Il avait dû utiliser cette technique aux Etats-Unis chez Chess à Chicago.
Sans doute, mais je pense que de la façon dont cela a été fait aux studios Pye, le résultat ne donne pas l'effet escompté. Peut-être que l'ingénieur du son américain faisait quelque chose que nous ne connaissions pas.

C'est très intéressant car la guitare de Chuck Berry a un son excellent sur ses enregistrements américains. Marc Bolan est aussi passé chez Pye où il a réalisé un single pour Decca.

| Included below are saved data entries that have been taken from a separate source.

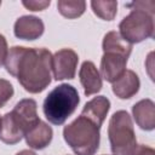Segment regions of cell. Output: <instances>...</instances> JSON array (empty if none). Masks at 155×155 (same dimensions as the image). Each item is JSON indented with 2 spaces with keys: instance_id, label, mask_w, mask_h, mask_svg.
Wrapping results in <instances>:
<instances>
[{
  "instance_id": "18",
  "label": "cell",
  "mask_w": 155,
  "mask_h": 155,
  "mask_svg": "<svg viewBox=\"0 0 155 155\" xmlns=\"http://www.w3.org/2000/svg\"><path fill=\"white\" fill-rule=\"evenodd\" d=\"M13 94V87L10 81L5 79H0V107H2Z\"/></svg>"
},
{
  "instance_id": "9",
  "label": "cell",
  "mask_w": 155,
  "mask_h": 155,
  "mask_svg": "<svg viewBox=\"0 0 155 155\" xmlns=\"http://www.w3.org/2000/svg\"><path fill=\"white\" fill-rule=\"evenodd\" d=\"M44 33V23L34 16H23L15 23V35L23 40H35Z\"/></svg>"
},
{
  "instance_id": "17",
  "label": "cell",
  "mask_w": 155,
  "mask_h": 155,
  "mask_svg": "<svg viewBox=\"0 0 155 155\" xmlns=\"http://www.w3.org/2000/svg\"><path fill=\"white\" fill-rule=\"evenodd\" d=\"M93 12L105 21L114 19L116 11H117V2L116 1H92L91 2Z\"/></svg>"
},
{
  "instance_id": "3",
  "label": "cell",
  "mask_w": 155,
  "mask_h": 155,
  "mask_svg": "<svg viewBox=\"0 0 155 155\" xmlns=\"http://www.w3.org/2000/svg\"><path fill=\"white\" fill-rule=\"evenodd\" d=\"M63 136L78 155H94L99 145V127L82 115L64 127Z\"/></svg>"
},
{
  "instance_id": "15",
  "label": "cell",
  "mask_w": 155,
  "mask_h": 155,
  "mask_svg": "<svg viewBox=\"0 0 155 155\" xmlns=\"http://www.w3.org/2000/svg\"><path fill=\"white\" fill-rule=\"evenodd\" d=\"M24 137L23 131L17 125L11 113L5 114L0 122V139L6 144L18 143Z\"/></svg>"
},
{
  "instance_id": "13",
  "label": "cell",
  "mask_w": 155,
  "mask_h": 155,
  "mask_svg": "<svg viewBox=\"0 0 155 155\" xmlns=\"http://www.w3.org/2000/svg\"><path fill=\"white\" fill-rule=\"evenodd\" d=\"M27 144L33 149H44L47 147L52 139V128L44 121L39 120L27 133Z\"/></svg>"
},
{
  "instance_id": "2",
  "label": "cell",
  "mask_w": 155,
  "mask_h": 155,
  "mask_svg": "<svg viewBox=\"0 0 155 155\" xmlns=\"http://www.w3.org/2000/svg\"><path fill=\"white\" fill-rule=\"evenodd\" d=\"M128 6L132 7V11L121 21L119 34L131 45L151 38L154 35L153 13L155 10V2L136 1Z\"/></svg>"
},
{
  "instance_id": "21",
  "label": "cell",
  "mask_w": 155,
  "mask_h": 155,
  "mask_svg": "<svg viewBox=\"0 0 155 155\" xmlns=\"http://www.w3.org/2000/svg\"><path fill=\"white\" fill-rule=\"evenodd\" d=\"M131 155H155L154 149L145 145H137Z\"/></svg>"
},
{
  "instance_id": "8",
  "label": "cell",
  "mask_w": 155,
  "mask_h": 155,
  "mask_svg": "<svg viewBox=\"0 0 155 155\" xmlns=\"http://www.w3.org/2000/svg\"><path fill=\"white\" fill-rule=\"evenodd\" d=\"M11 114L21 127V130L23 131L24 136L40 120L36 113V102L30 98L22 99L21 102H18Z\"/></svg>"
},
{
  "instance_id": "23",
  "label": "cell",
  "mask_w": 155,
  "mask_h": 155,
  "mask_svg": "<svg viewBox=\"0 0 155 155\" xmlns=\"http://www.w3.org/2000/svg\"><path fill=\"white\" fill-rule=\"evenodd\" d=\"M0 122H1V117H0Z\"/></svg>"
},
{
  "instance_id": "10",
  "label": "cell",
  "mask_w": 155,
  "mask_h": 155,
  "mask_svg": "<svg viewBox=\"0 0 155 155\" xmlns=\"http://www.w3.org/2000/svg\"><path fill=\"white\" fill-rule=\"evenodd\" d=\"M79 76H80L81 85L84 86V91L86 96H91L101 91L102 78L96 65L92 62L86 61L82 63L80 71H79Z\"/></svg>"
},
{
  "instance_id": "5",
  "label": "cell",
  "mask_w": 155,
  "mask_h": 155,
  "mask_svg": "<svg viewBox=\"0 0 155 155\" xmlns=\"http://www.w3.org/2000/svg\"><path fill=\"white\" fill-rule=\"evenodd\" d=\"M108 134L114 155H131L137 147L132 120L124 110H119L111 116Z\"/></svg>"
},
{
  "instance_id": "4",
  "label": "cell",
  "mask_w": 155,
  "mask_h": 155,
  "mask_svg": "<svg viewBox=\"0 0 155 155\" xmlns=\"http://www.w3.org/2000/svg\"><path fill=\"white\" fill-rule=\"evenodd\" d=\"M79 93L71 85L62 84L54 87L44 102L46 119L53 125H62L76 109Z\"/></svg>"
},
{
  "instance_id": "14",
  "label": "cell",
  "mask_w": 155,
  "mask_h": 155,
  "mask_svg": "<svg viewBox=\"0 0 155 155\" xmlns=\"http://www.w3.org/2000/svg\"><path fill=\"white\" fill-rule=\"evenodd\" d=\"M139 90V79L132 70H126L115 82H113V92L122 99L131 98Z\"/></svg>"
},
{
  "instance_id": "1",
  "label": "cell",
  "mask_w": 155,
  "mask_h": 155,
  "mask_svg": "<svg viewBox=\"0 0 155 155\" xmlns=\"http://www.w3.org/2000/svg\"><path fill=\"white\" fill-rule=\"evenodd\" d=\"M5 68L18 79L25 91L39 93L51 82L52 54L46 48L15 46L7 53Z\"/></svg>"
},
{
  "instance_id": "12",
  "label": "cell",
  "mask_w": 155,
  "mask_h": 155,
  "mask_svg": "<svg viewBox=\"0 0 155 155\" xmlns=\"http://www.w3.org/2000/svg\"><path fill=\"white\" fill-rule=\"evenodd\" d=\"M137 125L147 131L155 127V104L150 99H143L134 104L132 109Z\"/></svg>"
},
{
  "instance_id": "11",
  "label": "cell",
  "mask_w": 155,
  "mask_h": 155,
  "mask_svg": "<svg viewBox=\"0 0 155 155\" xmlns=\"http://www.w3.org/2000/svg\"><path fill=\"white\" fill-rule=\"evenodd\" d=\"M109 108H110L109 99L103 96H98L86 103V105L81 111V115L91 120L98 127H101L109 111Z\"/></svg>"
},
{
  "instance_id": "7",
  "label": "cell",
  "mask_w": 155,
  "mask_h": 155,
  "mask_svg": "<svg viewBox=\"0 0 155 155\" xmlns=\"http://www.w3.org/2000/svg\"><path fill=\"white\" fill-rule=\"evenodd\" d=\"M79 57L75 51L63 48L52 56V71L56 80L73 79L78 65Z\"/></svg>"
},
{
  "instance_id": "22",
  "label": "cell",
  "mask_w": 155,
  "mask_h": 155,
  "mask_svg": "<svg viewBox=\"0 0 155 155\" xmlns=\"http://www.w3.org/2000/svg\"><path fill=\"white\" fill-rule=\"evenodd\" d=\"M16 155H36L34 151H30V150H22L19 153H17Z\"/></svg>"
},
{
  "instance_id": "20",
  "label": "cell",
  "mask_w": 155,
  "mask_h": 155,
  "mask_svg": "<svg viewBox=\"0 0 155 155\" xmlns=\"http://www.w3.org/2000/svg\"><path fill=\"white\" fill-rule=\"evenodd\" d=\"M7 44H6V40L5 38L0 34V65L2 63H5V59L7 57Z\"/></svg>"
},
{
  "instance_id": "6",
  "label": "cell",
  "mask_w": 155,
  "mask_h": 155,
  "mask_svg": "<svg viewBox=\"0 0 155 155\" xmlns=\"http://www.w3.org/2000/svg\"><path fill=\"white\" fill-rule=\"evenodd\" d=\"M128 56L130 54L120 51L104 50V54L101 61L102 76L109 82H115L126 71Z\"/></svg>"
},
{
  "instance_id": "16",
  "label": "cell",
  "mask_w": 155,
  "mask_h": 155,
  "mask_svg": "<svg viewBox=\"0 0 155 155\" xmlns=\"http://www.w3.org/2000/svg\"><path fill=\"white\" fill-rule=\"evenodd\" d=\"M57 7L64 17L76 18L84 13L86 2L82 0H59L57 2Z\"/></svg>"
},
{
  "instance_id": "19",
  "label": "cell",
  "mask_w": 155,
  "mask_h": 155,
  "mask_svg": "<svg viewBox=\"0 0 155 155\" xmlns=\"http://www.w3.org/2000/svg\"><path fill=\"white\" fill-rule=\"evenodd\" d=\"M23 5L31 10V11H41L46 8L50 5V1H35V0H29V1H23Z\"/></svg>"
}]
</instances>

Il était produit par Mike Hurst et s'appelait "The Third Degree" (NDLR : couplé avec "San Francisco Poet" (Decca F 12413), en juin 1966.Très rare). Mike Hurst débutait dans la production et connaissait peu les ficelles de métier. Il apprenait continuellement. Je ne me souviens pas de grand-chose de la session, excepté que Marc Bolan insistait lourdement pour obtenir le son qu'il voulait. Normalement un artiste faisait ce que le producteur disait, mais il insistait pour avoir le son de Chicago ou quelque chose comme ça.